Bilal Erdoğan, Kocaeli’de düzenlenen İmam Hatipliler Derneği İl Başkanları Toplantısı’na katıldı. Gündeme dair açıklamalarda yer alan Erdoğan, “Batı medeniyetindeki kapitalist harmoni, insan ırkını kötü bir varlığa dönüştürüyor. Kapitalist paradigma kalpazan insan üretiyor” ifadelerini kullandı.
Gençlerin Türkiye’den gitme istekleriyle ilgili yapılan veri çalışmaları olduğunu ileri süren Erdoğan, Amerika ve Avrupa’da yurt dışına çıkan gençlerin daha pozitif olduğunu söyledi. Kapitalist düzenin insanı sahtekârlaştırdığını belirten Erdoğan, “ümmetin bu işten korunması gerektiği konusunda İmam Hatiplere büyük iş düştüğünü” söyledi.
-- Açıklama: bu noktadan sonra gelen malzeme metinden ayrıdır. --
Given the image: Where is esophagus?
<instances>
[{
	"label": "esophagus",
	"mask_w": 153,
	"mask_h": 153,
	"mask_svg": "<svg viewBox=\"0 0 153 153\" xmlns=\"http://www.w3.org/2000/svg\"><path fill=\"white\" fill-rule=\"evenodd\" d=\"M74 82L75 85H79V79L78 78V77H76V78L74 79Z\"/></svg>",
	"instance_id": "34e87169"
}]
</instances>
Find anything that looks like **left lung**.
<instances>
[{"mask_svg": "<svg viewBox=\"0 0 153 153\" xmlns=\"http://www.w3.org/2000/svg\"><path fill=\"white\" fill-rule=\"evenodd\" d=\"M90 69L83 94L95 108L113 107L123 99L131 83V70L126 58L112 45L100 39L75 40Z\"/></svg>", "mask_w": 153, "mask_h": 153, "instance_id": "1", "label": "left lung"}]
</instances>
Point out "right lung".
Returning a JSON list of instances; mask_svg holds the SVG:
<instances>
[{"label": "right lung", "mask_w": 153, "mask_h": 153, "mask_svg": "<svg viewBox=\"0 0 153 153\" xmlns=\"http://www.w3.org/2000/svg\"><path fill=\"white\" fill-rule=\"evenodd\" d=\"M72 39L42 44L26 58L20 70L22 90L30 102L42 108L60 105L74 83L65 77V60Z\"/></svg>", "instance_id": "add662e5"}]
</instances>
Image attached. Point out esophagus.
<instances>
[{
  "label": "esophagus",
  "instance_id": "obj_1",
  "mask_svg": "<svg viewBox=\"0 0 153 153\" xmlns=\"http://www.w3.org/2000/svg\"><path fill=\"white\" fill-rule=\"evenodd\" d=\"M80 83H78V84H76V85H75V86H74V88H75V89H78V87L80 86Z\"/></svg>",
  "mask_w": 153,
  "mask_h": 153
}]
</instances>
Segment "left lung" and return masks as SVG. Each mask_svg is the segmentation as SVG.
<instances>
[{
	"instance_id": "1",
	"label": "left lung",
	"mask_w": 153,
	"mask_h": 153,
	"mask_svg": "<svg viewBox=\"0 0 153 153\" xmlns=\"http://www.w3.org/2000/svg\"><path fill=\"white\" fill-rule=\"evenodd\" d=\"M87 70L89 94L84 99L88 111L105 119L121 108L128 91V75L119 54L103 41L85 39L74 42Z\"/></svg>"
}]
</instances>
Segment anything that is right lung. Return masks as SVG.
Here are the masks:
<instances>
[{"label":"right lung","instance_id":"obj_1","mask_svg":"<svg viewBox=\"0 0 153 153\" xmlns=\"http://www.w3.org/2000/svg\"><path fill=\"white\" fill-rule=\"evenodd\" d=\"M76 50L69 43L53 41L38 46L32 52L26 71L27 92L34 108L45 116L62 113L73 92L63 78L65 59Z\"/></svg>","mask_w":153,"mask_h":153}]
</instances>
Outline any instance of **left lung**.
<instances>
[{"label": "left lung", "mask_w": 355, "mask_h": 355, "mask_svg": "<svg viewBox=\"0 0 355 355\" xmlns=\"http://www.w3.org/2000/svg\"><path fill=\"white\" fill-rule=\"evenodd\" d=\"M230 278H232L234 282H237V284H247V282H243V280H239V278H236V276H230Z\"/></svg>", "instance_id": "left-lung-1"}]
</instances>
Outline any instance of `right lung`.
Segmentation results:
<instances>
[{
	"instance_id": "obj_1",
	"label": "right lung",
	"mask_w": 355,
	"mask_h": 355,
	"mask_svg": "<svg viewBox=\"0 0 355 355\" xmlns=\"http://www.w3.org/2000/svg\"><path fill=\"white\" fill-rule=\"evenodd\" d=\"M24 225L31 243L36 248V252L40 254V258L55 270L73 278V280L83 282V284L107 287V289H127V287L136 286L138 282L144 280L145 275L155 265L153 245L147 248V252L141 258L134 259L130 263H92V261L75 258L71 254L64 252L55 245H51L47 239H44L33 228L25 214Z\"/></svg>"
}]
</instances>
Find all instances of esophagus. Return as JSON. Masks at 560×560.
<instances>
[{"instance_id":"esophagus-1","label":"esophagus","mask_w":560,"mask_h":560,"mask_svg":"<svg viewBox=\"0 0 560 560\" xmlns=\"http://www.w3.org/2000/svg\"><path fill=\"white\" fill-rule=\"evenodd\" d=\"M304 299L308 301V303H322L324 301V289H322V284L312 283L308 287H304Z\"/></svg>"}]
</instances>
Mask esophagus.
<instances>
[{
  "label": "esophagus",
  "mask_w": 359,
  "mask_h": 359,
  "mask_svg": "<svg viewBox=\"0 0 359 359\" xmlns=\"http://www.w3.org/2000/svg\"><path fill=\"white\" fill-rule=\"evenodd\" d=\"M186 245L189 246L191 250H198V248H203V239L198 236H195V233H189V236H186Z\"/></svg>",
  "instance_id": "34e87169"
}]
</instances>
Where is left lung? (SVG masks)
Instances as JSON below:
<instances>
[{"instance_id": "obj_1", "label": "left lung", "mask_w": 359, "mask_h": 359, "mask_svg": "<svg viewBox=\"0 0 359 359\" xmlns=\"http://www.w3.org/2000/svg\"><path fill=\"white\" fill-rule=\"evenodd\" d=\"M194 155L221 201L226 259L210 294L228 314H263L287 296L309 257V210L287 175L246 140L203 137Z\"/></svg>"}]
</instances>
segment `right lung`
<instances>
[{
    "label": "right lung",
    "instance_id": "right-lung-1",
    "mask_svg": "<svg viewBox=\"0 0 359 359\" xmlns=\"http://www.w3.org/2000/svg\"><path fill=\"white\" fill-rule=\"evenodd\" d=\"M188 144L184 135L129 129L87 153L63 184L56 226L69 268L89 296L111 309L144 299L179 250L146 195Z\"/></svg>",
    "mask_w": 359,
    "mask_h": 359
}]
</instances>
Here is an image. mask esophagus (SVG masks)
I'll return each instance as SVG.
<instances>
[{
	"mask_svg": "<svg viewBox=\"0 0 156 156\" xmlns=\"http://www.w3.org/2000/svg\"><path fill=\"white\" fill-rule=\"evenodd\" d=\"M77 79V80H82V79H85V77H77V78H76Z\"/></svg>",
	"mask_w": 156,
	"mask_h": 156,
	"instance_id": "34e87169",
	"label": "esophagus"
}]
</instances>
Erdoğan, “Batının kendi insan hakları ihlalleriyle ilgili, biraz daha liberal, birazcık daha sol kesimler, bazen bir takım misyoner kesimlerin bu konularla ilgili hassasiyetleri olur. Lakin sosyal medyadan bir paylaşım yaparak kendilerini tatmin ederler. ‘Bak ben de bu konudaki duyarlılığımı bütün çevremle paylaştım’ derler. Çevreciler mesela sıfır atıkla ilgili paylaşım yapar, ‘Ben bununla ilgili aklıselim olduğumu tüm dünyaya gösterdim’ der. Aralıksız plastik bardaklarla, su şişeleriyle atık üretiyor musun? Evet üretiyorsun. Lakin tweet attığın vakit hazır sen çevrecisin, Hayvan haklarıyla ilgili hangi sokak hayvanını aldın evinde bakmaya yeltendin? Lakin bir tweet attın, hazır fazla hayvanseversin. Böyle bir sahtekar topluma döndük. Bu bize özel değil. Benim üzüldüğüm şu, bu kapitalist armoni, bu kapitalist paradigma iki yüzlü insanı üretiyor. Bizim ümmetin bu işten kendisini korumaya çalışması lüzumlu. Bu işin merkezinde de tabii ancak İmam Hatiplilerin olması lazım. Bizim vakıf ve derneklerimizin olması gerekli” diye konuştu.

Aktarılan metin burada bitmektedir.